| Excerpted text |

*****

It struck me to hear that from someone disabled, who clearly has been without for a long time. That even during hardships there are things we must be thankful for.

And during the rest of that train ride I contemplated my own life.

I feel alone most times, often tired from work, and not in the best living situation yet I'm blessed in certain ways.

I get along really well with all of my coworkers at both jobs, I have my health, and a roof over my head.

So even though life is far from where I'd like it to be, today was a good reminder to still be grateful.

Wednesday, December 11, 2013

The Bow Brigade!


An event planner contacted the arts-and-crafts store I work at and wanted some bows made.

And by some I mean over 2,000!!

It was the largest order we've ever had.....the customer paid $11,000!!!

A huge boon for our store, management didn't want to turn it down.

But many of my coworkers are crafty types and we were up for the challenge.

About eight of us spent most of our shifts making bow after bow. We sent out three installments of 750 bows over the past couple weeks.

Some of my handmade bows.

The event planner specifically wanted red and blue. She was planning a party for two HUGE corporations and the bows were to be toppers for the holiday presents.

A lot of measuring and twisting of ribbon ensued.

*****

| The data |
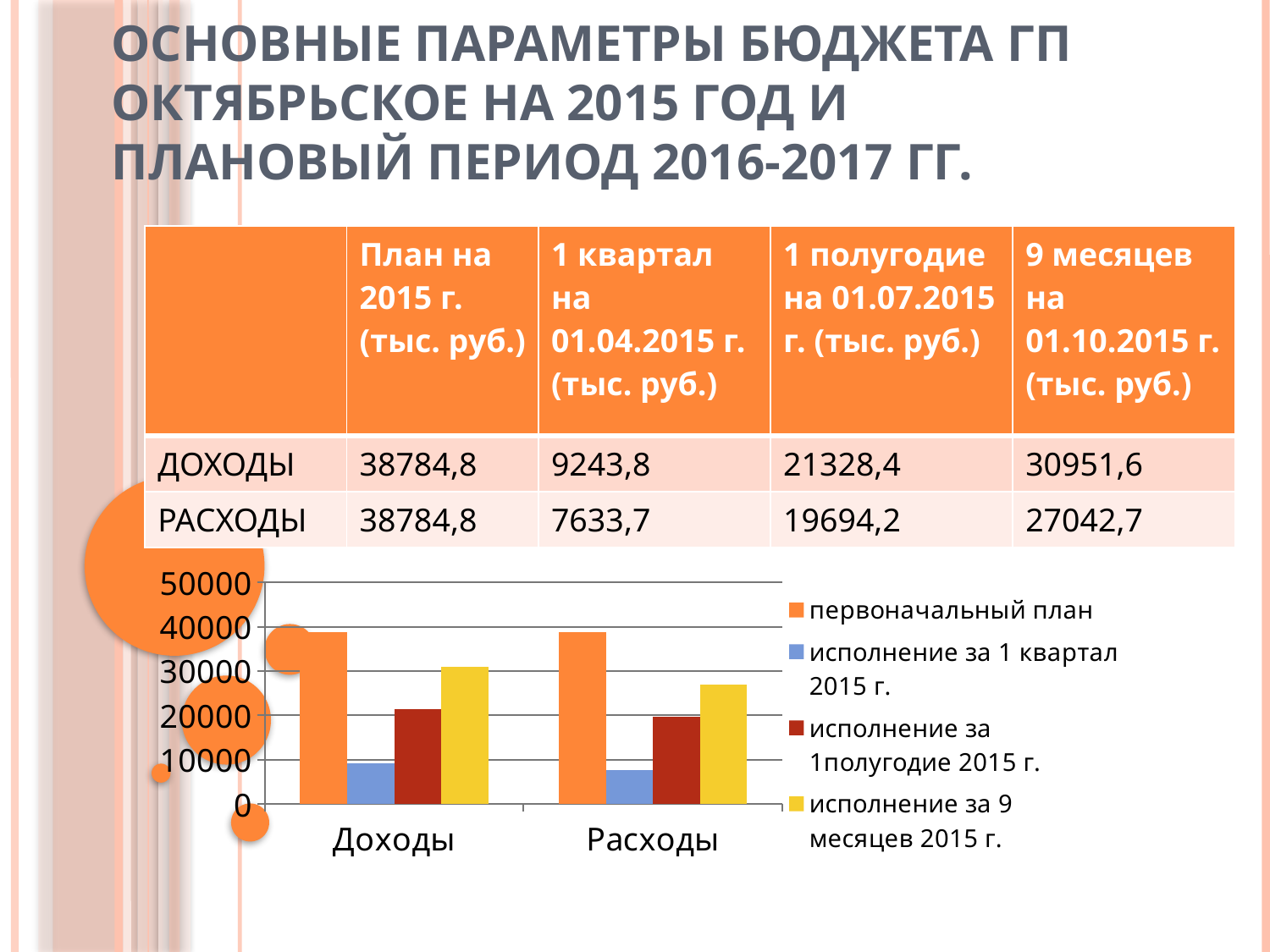
Which is larger in the chart: исполнение за 9 месяцев 2015 г. for Доходы or for Расходы? Доходы Which series in the chart has the shortest bar for Расходы? исполнение за 1 квартал 2015 г. What kind of chart is shown on the slide? bar chart Is the value of первоначальный план for Расходы greater or less than 40000? less Which series in the chart has the tallest bar for Доходы? первоначальный план How many series does the chart legend list? 4 How many categories are shown on the x axis of the chart? 2 Is the value of первоначальный план for Доходы greater or less than 30000? greater Is the value of исполнение за 1 квартал 2015 г. for Расходы greater or less than 10000? less What colour are the bars for the series первоначальный план? orange What is the highest value shown on the chart's vertical axis? 50000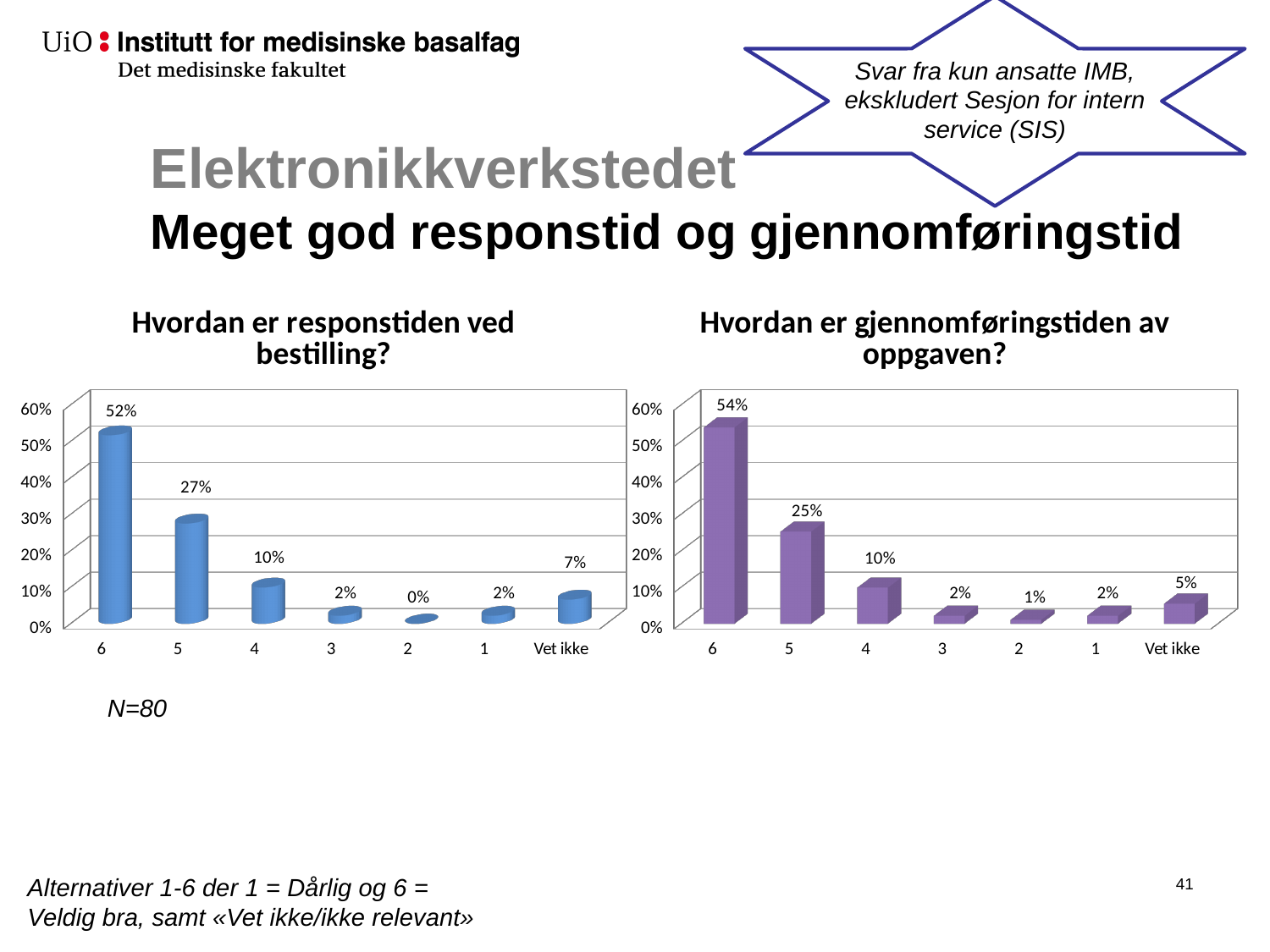
In the chart 'Hvordan er responstiden ved bestilling?', what is the value for category 6? 52% How many categories are shown on the x axis of the chart 'Hvordan er responstiden ved bestilling?'? 7 Which is larger: the value for category 6 in the left chart or the value for category 6 in the right chart? The right chart (54%) In the chart 'Hvordan er responstiden ved bestilling?', which category has the lowest value? 2 In the chart 'Hvordan er gjennomføringstiden av oppgaven?', what is the difference between the values for category 4 and 'Vet ikke'? 5% In the chart 'Hvordan er gjennomføringstiden av oppgaven?', is the value for category 5 greater or less than 30%? less In the chart 'Hvordan er responstiden ved bestilling?', what is the difference between the values for category 6 and category 5? 25% In the chart 'Hvordan er responstiden ved bestilling?', do the values generally rise or fall from category 6 to category 2? Fall What kind of chart is 'Hvordan er gjennomføringstiden av oppgaven?'? Bar chart In the chart 'Hvordan er responstiden ved bestilling?', what is the value for 'Vet ikke'? 7% In the chart 'Hvordan er gjennomføringstiden av oppgaven?', which category has the highest value? 6 In the chart 'Hvordan er gjennomføringstiden av oppgaven?', what is the value for category 5? 25%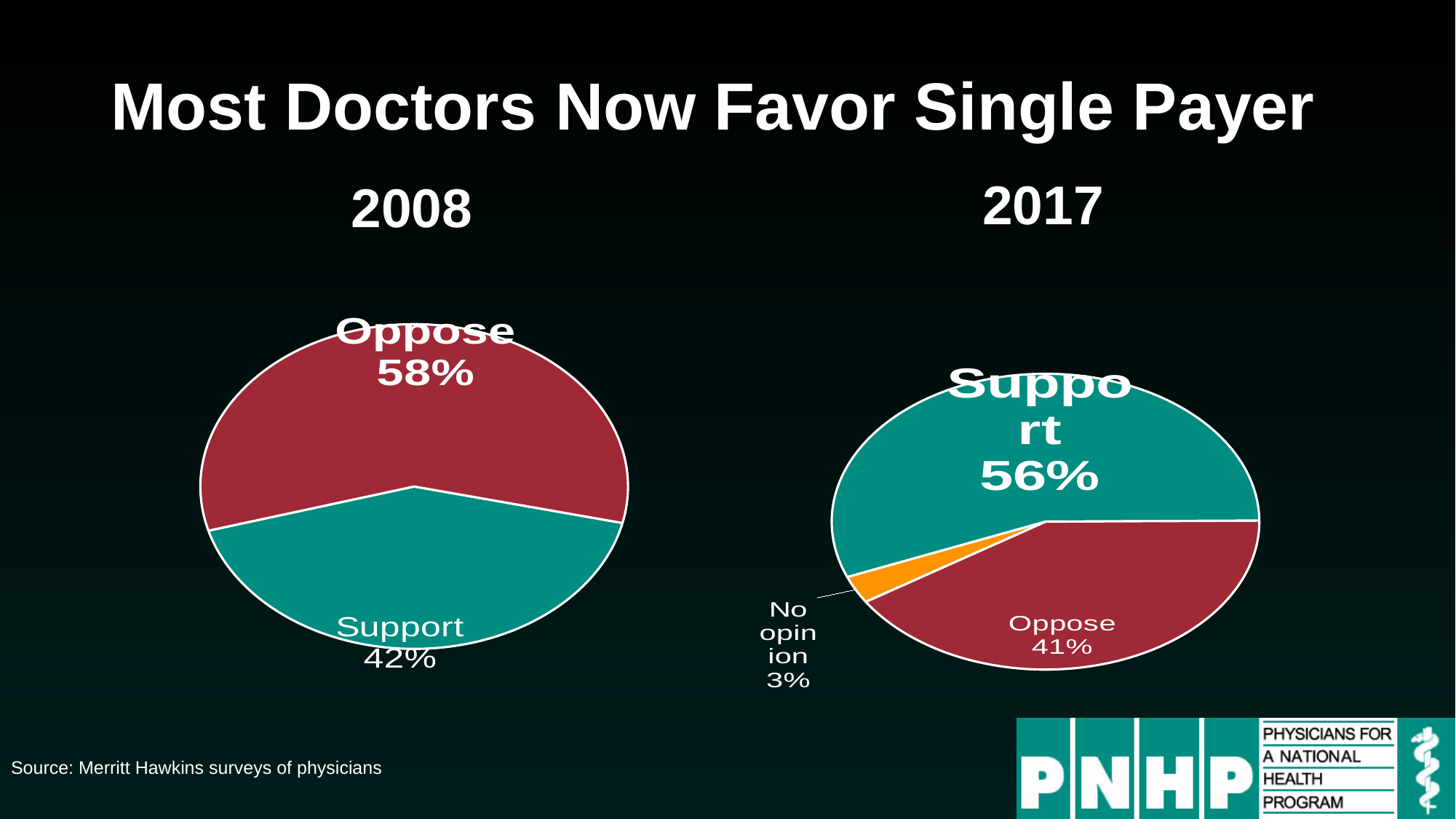
In the 2017 pie chart, what percentage of doctors supported single payer? 56% In the 2017 pie chart, what percentage of doctors opposed single payer? 41% In the 2017 pie chart, what share of doctors had no opinion? 3% What type of chart is used for the 2008 data? Pie chart In the 2008 pie chart, what is the difference between the Oppose and Support percentages? 16% In the 2008 pie chart, what percentage of doctors supported single payer? 42% In the 2008 pie chart, which slice is the largest? Oppose How many slices does the 2017 pie chart have? 3 What is the title of the slide containing the two pie charts? Most Doctors Now Favor Single Payer In the 2017 pie chart, which slice is the smallest? No opinion In the 2008 pie chart, what percentage of doctors opposed single payer? 58% In the 2017 pie chart, which is larger, Support or Oppose? Support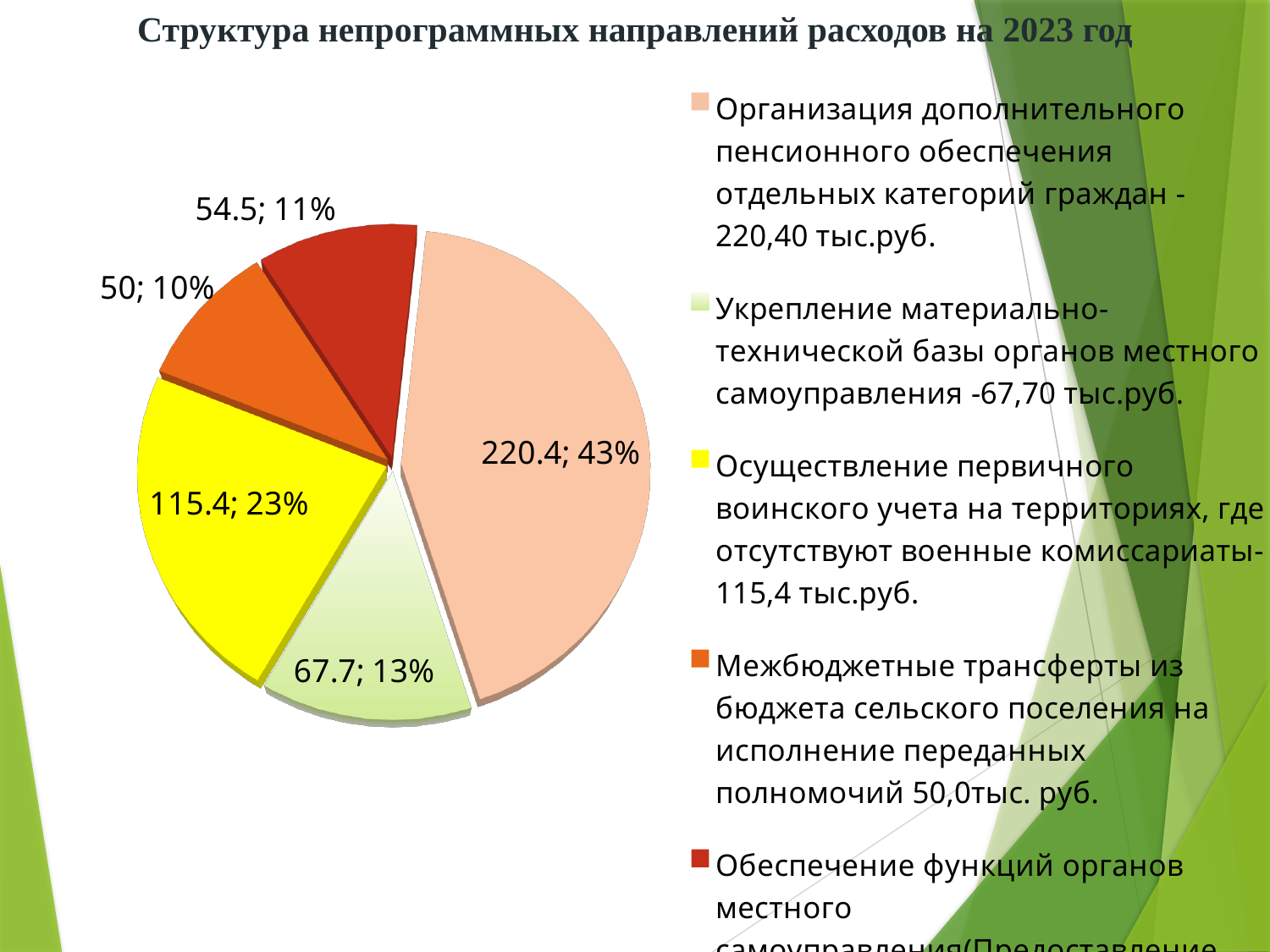
What is the difference between the value for 'Организация дополнительного пенсионного обеспечения' (220.4) and the value for 'Осуществление первичного воинского учета' (115.4)? 105 What share of the pie does 'Межбюджетные трансферты из бюджета сельского поселения на исполнение переданных полномочий' take? 10% What value is shown for the slice 'Осуществление первичного воинского учета на территориях, где отсутствуют военные комиссариаты'? 115.4 What value is shown for the slice 'Укрепление материально-технической базы органов местного самоуправления'? 67.7 What is the difference between the value for 'Укрепление материально-технической базы' (67.7) and the value for 'Обеспечение функций органов местного самоуправления' (54.5)? 13.2 Which category has the largest slice in the pie chart? Организация дополнительного пенсионного обеспечения отдельных категорий граждан How many slices does the pie chart have? 5 What kind of chart is shown on the slide? pie chart Which is larger: the slice for 'Обеспечение функций органов местного самоуправления' or the slice for 'Межбюджетные трансферты из бюджета сельского поселения'? Обеспечение функций органов местного самоуправления What is the title of the chart on the slide? Структура непрограммных направлений расходов на 2023 год What share of the pie does 'Организация дополнительного пенсионного обеспечения отдельных категорий граждан' take? 43% Which category has the smallest slice in the pie chart? Межбюджетные трансферты из бюджета сельского поселения на исполнение переданных полномочий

*****

| Using the information |
(a) Using the excerpted text, explain in one to three sentences why the store's management accepted the event planner's bow order.
(b) List every way the narrator says they are blessed in the excerpted text.
(c) According to the excerpted text, how many bows were in each installment sent out?

| Task-by-task answers |
(a) Management did not want to turn the order down because it was a huge boon for the store. It was the largest order the store had ever had, and the customer paid $11,000.

(b)
- Getting along really well with all coworkers at both jobs
- Having good health
- Having a roof over their head

(c) Each installment held 750 bows.